Before EVM is activated, any requested integrity appraisals are unknown, so the EVM startup should be done early in the boot process, preferably entirely within the kernel and initramfs (which are measured by trusted grub) and before any reference to the real root filesystem. To build an initramfs with EVM enabled, build and install dracut (git://git.kernel.org/pub/scm/boot/dracut/dracut.git), which contains the trusted and EVM dracut modules.

Labeling the filesystem with 'security.evm'

A new boot parameter 'evm=fix' has been defined in order to label existing file systems with the 'security.evm' extended attribute.

After building a kernel with EVM, IMA-appraisal, and trusted and encrypted keys enabled, installed the trusted and EVM dracut modules, created the EVM key, and verified that the filesystems are mounted, including root, with i_version support, to label the filesystem, reboot with the command line options 'ima_tcb', 'ima_appraise_tcb', 'ima_appraise=fix', 'evm=fix' and, possibly, 'rootflags=i_version'.

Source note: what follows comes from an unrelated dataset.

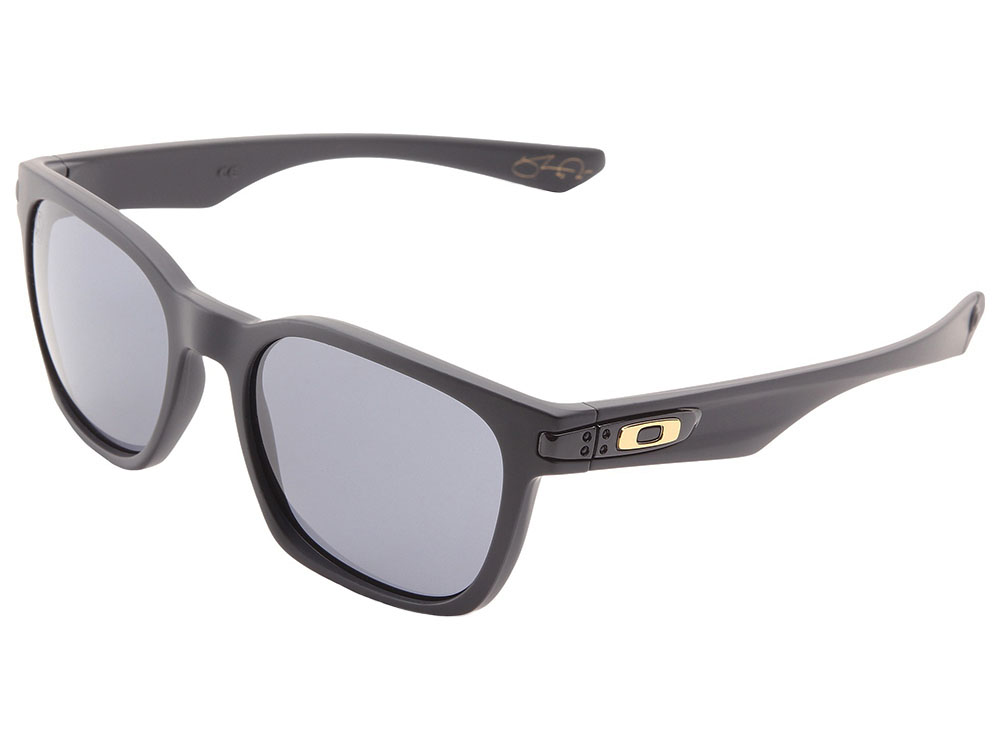 9472c60270 Oakley Garage Rock Shaun White Signature Series Sunglasses. Matte Black  Frame   Grey Lens. Product Details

Once EVM is started, as existing file metadata changes or as new files are created, EVM assumes that the LSM has approved such changes, and automatically updates the HMACs accordingly, assuming the existing value is valid. In fix mode, opening a file owned by root, will fix the 'security.ima' extended attribute, causing the 'security.evm' extended attribute to be written as well, regardless if the existing security 'ima' or 'evm' extended attributes are valid. To label the entire filesystem, execute:

find / -fstype ext4 -type f -uid 0 -exec head -n 1 '{}' >/dev/null \;

The following sign_file script can be used to label all 'ELF' files with EVM and IMA digital signatures, and all other other files with just an EVM digital signature.

sign_file:

#!/bin/sh
#label "immutable" files with EVM/IMA digital signatures
#label everything else with just EVM digital signatures

file $1 | grep 'ELF' > /dev/null
if [ $? -eq 0 ]; then
     evmctl sign --imasig $1 /home/zohar/privkey_evm.pem
else
     evmctl sign --imahash $1 /home/zohar/privkey_evm.pem
fi

Instead of opening the file using head, digitally sign the files:

find / $ -fstype rootfs -o -fstype ext3 -o -fstype ext4 $ -type f -exec sign_file.sh {} \;

Once the filesystem has been properly labeled, before rebooting, re-install the new labeled kernel. Modify the initramfs to load the RSA public keys on the EVM and IMA keyring. Reboot with just the 'ima_tcb', 'ima_appraise_tcb' and, possibly, 'rootflags=i_version' options.

Compiling the kernel with EVM/IMA-appraisal enabled

For those unfamiliar with building a linux kernel, here is a short list of existing websites.

Configure and make the linux kernel

IMA, IMA-appraisal, EVM, and trusted/encrypted keys have all been upstreamed. Depending on the distro, some of these options might already have been enabled. For distros with recent kernels, download the distro's kernel source and recompile the kernel with the additional .config options, below. Refer to the distro's documentation for building the kernel from source.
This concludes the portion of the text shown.